Geometric Asymmetry in MoE Specialization: Functional Decorrelation and Representational Overlap
For researchers studying MoE architectures, this work provides a geometric interpretation and diagnostic framework for understanding expert specialization, though the findings are primarily observational and incremental.
The paper identifies a structural asymmetry in Mixture-of-Experts (MoE) layers: experts show strong functional decorrelation (near-zero cross-expert Jacobian alignment) while their representations occupy distinct but partially overlapping subspaces. Routing sparsity is shown to be a key factor shaping this geometry, with top-k routing inducing sharper functional separation and larger subspace divergence compared to soft routing.

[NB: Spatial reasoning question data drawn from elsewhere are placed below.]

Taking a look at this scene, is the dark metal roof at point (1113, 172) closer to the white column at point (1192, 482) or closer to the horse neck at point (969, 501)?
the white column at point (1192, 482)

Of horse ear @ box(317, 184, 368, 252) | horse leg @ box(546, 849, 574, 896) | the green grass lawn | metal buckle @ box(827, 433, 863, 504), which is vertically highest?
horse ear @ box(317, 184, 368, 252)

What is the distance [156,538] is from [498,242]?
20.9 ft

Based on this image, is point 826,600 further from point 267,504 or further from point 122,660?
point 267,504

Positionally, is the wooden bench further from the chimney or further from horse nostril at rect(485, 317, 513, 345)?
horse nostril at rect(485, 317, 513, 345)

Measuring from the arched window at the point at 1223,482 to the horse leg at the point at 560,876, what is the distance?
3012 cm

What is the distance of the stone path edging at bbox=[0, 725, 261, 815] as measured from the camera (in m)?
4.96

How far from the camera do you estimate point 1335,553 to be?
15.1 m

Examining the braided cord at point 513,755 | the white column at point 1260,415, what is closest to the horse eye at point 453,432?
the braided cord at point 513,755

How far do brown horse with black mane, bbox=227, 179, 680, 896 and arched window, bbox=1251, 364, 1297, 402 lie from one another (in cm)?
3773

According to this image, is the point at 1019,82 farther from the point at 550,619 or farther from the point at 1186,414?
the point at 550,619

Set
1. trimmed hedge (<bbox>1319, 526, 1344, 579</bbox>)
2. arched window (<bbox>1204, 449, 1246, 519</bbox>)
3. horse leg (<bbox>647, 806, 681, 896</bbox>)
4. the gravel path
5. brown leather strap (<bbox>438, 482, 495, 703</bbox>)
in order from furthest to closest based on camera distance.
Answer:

Mixture-of-Experts (MoE) architectures achieve scalable capacity through sparse routing, yet the geometric structure of expert specialization remains poorly understood. We introduce a unified Jacobian-PCA-Grassmann framework for analyzing MoE layers in both function space and representation space. Across pretrained MoE Transformers (Mistral, Qwen), we find a consistent structural asymmetry: experts exhibit strong functional decorrelation (consistently low, near-zero cross-expert Jacobian alignment) while their routed representations occupy distinct but partially overlapping subspaces. This indicates that functional decorrelation and representation overlap coexist rather than coincide in MoE specialization. Controlled routing experiments further indicate that routing sparsity appears to be a key factor shaping this geometry: top-k routing induces sharper functional separation and larger subspace divergence, whereas fully soft routing yields more entangled expert structure. Together, these results suggest a geometric interpretation in which MoE layers may be viewed as implementing locally decorrelated operators over overlapping submanifolds on a shared representation manifold, and provide a general diagnostic framework for studying conditional computation in modern Transformer architectures.